That Time When A Football Team Changed Kit Mid-Match
Outside of looking good, being part of athleisure fashion and representing a team’s colours, football team kits also ostensibly have the practical purpose of allowing players to spot each other on a football pitch.
However, sometimes the pressure to make a kit look fashionable not only leads to logo changes and some baffling designs but can also lose a football team matches, such as was the case with the time a team changed shirts in the middle of a match.
On 13th April 1996, two weeks before Kevin Keegan’s infamous “I would love it” rant, his exceptionally strong Newcastle United squad and a Manchester United team with one of the youngest average ages in football league history were in a close battle for the title.
It was exactly the wrong time for Alex Ferguson’s fledglings to go three-down at the Dell against Southampton, a team that was fighting to avoid relegation.
Whilst the team was struggling for many reasons, part of the problem, according to Sir Alex, was the team’s grey kit which was at the time their official away kit, but had only been worn for five matches, not one of which they had won.

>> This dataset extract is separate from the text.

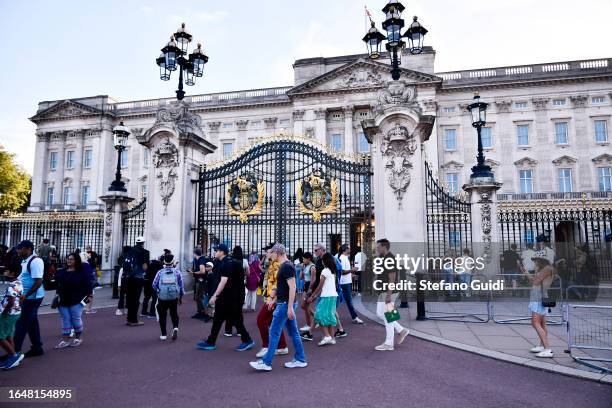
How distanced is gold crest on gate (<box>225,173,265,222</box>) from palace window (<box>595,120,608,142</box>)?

The issue, besides its somewhat ghastly look, is that it made it difficult to spot other players, as it was designed to blend in as part of a smart sports-casual look rather than be used in a football match.
At half time, losing three-nil, Sir Alex stormed into the dressing room and demanded that the team all change into their third kit, a much better blue and white striped design.

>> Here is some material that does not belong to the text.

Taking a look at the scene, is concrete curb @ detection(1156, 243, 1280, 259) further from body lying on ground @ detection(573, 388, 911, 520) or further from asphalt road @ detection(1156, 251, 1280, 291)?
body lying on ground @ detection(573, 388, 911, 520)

Whether it was due to a severe dressing down or the more colourful design, Man United did play better in the second half, although a paltry Ryan Giggs goal was not enough to claw the match back.
However, this kit did manage to save Southampton from an ignominious relegation, as this win alongside United’s cross-city rivals Manchester City’s infamous draw in their final match led to them staying up via goal difference.
The grey kit was dropped two days later, Man United won their last three games and the Premier League, and the legend of the mid-match kit change became a footnote to one of the most legendary seasons ever played.